Just saw a headline in an online Newspaper.
"A reminder that up to 20 sitting .... MPs are under investigation for electoral fraud."
Newspaper is the UK "Independent",(23rd April 2017) the MPs are "Tory" MPs.
We are not alone!

Philip Fitzpatrick

In Australia and a lot of other developed (and developing) countries a corrupt politician eventually gets caught and is disgraced and does jail time.

Not so in PNG.

Papua New Guineans, especially public servants, love process and formulas. They will follow established rules blindly, even if they are really dumb and pointless.

Maybe PNG needs to set up formal processes and formulas for dealing with miscreant public servants and politicians. These processes could be based on existing laws but not necessarily dependent upon them.

And of course the best organisation to do this this would be an independent commission against corruption.

Perhaps this should be a guiding light for PNG voters.
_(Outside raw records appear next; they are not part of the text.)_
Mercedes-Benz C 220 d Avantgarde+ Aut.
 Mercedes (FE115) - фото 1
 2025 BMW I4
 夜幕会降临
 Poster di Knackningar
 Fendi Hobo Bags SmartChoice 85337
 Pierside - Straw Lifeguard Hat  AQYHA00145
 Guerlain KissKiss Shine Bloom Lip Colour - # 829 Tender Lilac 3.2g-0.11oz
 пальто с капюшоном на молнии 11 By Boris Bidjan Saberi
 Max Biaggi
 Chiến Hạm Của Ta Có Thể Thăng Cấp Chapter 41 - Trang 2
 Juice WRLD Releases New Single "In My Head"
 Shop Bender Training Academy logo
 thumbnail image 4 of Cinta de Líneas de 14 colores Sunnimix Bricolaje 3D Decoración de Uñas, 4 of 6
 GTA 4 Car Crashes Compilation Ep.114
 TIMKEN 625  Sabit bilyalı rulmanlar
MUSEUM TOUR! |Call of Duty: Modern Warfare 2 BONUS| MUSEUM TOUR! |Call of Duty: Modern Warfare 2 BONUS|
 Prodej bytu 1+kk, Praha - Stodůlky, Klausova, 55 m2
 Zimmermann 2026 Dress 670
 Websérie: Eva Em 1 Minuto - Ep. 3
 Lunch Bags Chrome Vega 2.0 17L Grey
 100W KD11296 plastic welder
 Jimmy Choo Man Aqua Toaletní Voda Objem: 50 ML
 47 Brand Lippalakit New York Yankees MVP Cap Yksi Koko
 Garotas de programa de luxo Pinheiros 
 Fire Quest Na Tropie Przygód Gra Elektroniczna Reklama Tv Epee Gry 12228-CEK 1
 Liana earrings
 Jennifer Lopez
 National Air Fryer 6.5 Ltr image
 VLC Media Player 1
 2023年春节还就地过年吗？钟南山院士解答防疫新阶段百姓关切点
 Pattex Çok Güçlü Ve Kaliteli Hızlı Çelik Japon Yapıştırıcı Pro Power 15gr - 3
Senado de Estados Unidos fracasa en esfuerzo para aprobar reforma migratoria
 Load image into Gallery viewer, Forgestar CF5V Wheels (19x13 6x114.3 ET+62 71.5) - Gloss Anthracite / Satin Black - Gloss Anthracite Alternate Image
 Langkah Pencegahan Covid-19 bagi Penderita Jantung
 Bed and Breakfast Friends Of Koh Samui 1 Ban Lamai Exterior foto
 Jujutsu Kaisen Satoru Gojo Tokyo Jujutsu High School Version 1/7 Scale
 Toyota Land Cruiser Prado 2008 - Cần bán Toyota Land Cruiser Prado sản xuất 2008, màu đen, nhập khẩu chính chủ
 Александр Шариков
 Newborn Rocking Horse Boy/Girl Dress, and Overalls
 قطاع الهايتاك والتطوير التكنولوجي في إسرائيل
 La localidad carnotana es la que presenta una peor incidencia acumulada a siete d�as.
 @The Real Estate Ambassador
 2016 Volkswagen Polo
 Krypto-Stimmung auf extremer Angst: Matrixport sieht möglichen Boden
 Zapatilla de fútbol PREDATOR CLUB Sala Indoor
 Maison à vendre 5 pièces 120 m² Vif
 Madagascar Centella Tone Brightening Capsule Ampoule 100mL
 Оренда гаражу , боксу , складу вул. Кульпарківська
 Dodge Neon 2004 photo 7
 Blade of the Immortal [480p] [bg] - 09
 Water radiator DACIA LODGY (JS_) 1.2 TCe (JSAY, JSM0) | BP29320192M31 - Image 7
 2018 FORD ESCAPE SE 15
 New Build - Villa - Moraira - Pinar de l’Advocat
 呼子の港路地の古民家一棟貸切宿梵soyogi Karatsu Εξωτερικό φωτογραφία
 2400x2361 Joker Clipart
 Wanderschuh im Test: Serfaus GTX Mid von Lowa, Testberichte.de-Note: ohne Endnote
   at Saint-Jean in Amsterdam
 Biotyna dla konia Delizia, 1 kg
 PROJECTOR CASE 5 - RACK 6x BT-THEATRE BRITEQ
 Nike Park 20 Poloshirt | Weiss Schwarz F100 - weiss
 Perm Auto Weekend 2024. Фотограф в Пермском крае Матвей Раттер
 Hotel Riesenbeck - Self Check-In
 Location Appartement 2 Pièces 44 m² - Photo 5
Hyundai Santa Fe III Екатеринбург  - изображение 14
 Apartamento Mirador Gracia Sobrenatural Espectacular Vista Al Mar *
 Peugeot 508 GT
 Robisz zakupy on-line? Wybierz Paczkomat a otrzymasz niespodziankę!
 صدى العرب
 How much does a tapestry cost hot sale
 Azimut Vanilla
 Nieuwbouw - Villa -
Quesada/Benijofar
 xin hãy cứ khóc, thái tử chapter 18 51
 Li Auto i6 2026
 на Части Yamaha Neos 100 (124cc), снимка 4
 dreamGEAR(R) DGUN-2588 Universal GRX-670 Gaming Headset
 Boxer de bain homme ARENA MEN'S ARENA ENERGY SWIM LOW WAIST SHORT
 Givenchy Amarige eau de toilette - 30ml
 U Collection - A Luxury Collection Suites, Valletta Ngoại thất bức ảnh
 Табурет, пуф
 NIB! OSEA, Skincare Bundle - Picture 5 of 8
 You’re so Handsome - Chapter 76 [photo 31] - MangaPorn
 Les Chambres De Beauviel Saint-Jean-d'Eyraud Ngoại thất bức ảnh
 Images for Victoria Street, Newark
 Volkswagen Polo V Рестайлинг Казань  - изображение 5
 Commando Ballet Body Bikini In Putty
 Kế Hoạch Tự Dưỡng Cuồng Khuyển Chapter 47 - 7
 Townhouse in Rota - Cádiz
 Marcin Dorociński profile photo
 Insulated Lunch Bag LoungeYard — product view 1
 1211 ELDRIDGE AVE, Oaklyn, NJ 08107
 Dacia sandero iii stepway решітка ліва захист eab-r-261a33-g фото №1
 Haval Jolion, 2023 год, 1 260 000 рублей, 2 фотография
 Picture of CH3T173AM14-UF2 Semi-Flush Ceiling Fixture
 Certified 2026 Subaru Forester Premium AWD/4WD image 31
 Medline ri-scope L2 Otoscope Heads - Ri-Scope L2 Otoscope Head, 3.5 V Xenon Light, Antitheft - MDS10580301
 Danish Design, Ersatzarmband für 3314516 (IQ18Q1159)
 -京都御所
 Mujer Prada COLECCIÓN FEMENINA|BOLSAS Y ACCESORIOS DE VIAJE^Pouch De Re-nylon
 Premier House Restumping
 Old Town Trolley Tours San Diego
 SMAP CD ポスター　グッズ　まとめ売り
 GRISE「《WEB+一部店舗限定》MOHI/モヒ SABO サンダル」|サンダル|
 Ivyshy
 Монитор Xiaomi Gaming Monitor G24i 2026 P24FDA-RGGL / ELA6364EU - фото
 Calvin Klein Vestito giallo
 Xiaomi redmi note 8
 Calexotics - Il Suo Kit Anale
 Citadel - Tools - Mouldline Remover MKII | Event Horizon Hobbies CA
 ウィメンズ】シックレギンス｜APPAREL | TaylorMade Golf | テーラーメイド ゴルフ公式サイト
Only vote for candidates who support setting up an ICAC immediately after the election.

I know O'Neill promised one and never delivered so it might be a good idea to get the commitment in writing and a promise to resign if it doesn't happen.

But who am I kidding ....?

Paul Oates

I find myself saying, yes, yes, yes, all good points but who is prepared to stand up and make it happen.

The problem is talked about ad infinitum but the answer of how to make it happen seems to elude almost everyone in PNG.

PNG needs a charismatic leader/s and an organisation behind them to actually translate the wishes and desires into practice.

In these circumstances, desperation usually leads to electing yet another version of the same problem. South America and Central America, much of Africa have classic examples of this problem.